Home Improvement Scams

As a home-owner, home repair is an inevitable cost that you will come across. Home renovation is an investment but it is also a draining task. With home improvement scams in the mix, the stress from such a project is taken to new heights. According to Consumer protection agents, in 2011, close to $140 million was retrieved from contractor scams across 22 states in the U.S. With approximately 100,000 scammers annually making attempts through these home repairs, it would not be difficult to find yourself in the same situation. The fall-out from these scams can have dire consequences, where you could find yourself both duped by a fraudulent contractor and having to pay for a home improvement project gone wrong. A prime example would be how an elderly woman, in Pennsylvania, paid $10,000 to a contractor, only for them to demolish her house and not return, leaving her with a house she wasn’t even able to live in.

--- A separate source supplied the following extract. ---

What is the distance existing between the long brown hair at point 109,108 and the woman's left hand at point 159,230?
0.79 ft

Targets For Home Improvement Scams

Senior citizens seem to be the victims more often than not when it comes to these scams. With seniors reportedly owning a substantial amount of financial assets in the U.S and a majority living in houses 20 years and older, that put them in need of home repairs the most. It is then understandable why the elderly would be targeted by fraudulent contractors more. This is not to say other home-owners cannot be susceptible to these scams. It would be easy for anyone to fall for these schemes. This is why you should make sure that your contractor is a legitimate one.

Although these home-repair scams can occur at any given time, they are most common in cases of disaster. Natural disasters are known to turn people’s lives upside down which can leave them desperate and vulnerable to scammers. Disaster relief scams or storm-chasing contractors target areas where extensive damage has been done. These scammers conveniently show up at your door step and try to convince you that if you hire them, all damage will be repaired in a short period of time. Trusting these fraudulent contractors will result in them disappearing with your money before job completion or leave you with inferior quality work.

How To Avoid Giving Scammers The Tools To Dupe You

Large amounts of money is involved in the home-repair business and it is very difficult to get your money back once it has been stolen. Home repair con-artists often depend on your desperation and your trust. They hope that you will not do research beyond what they have they told you. There are a number of ways to spot home improvement scammers. Scammers are generally:

  • Unlicensed
  • Want whole amounts paid upfront or accept cash only
  • Put pressure on you to make decisions
  • Want to sell you material or equipment from previous jobs
  • Refuse to have written contracts

When selecting a new contractor, check the credentials of potential contractors and possibly check trusted websites for feedback on the quality of their work. It is also wise to know your rights as a consumer as it makes it harder for con-artists to take advantage of you.

Home-repair scams are one of the increasing fraudulent schemes affecting U.S. consumers today. It may seem like an exhausting task to investigate your potential contractor so thoroughly but it would, without a doubt, be in your best interest to be cautious and vigilant. When it comes to your hard-earned dollars and your home, being safe is better than being sorry.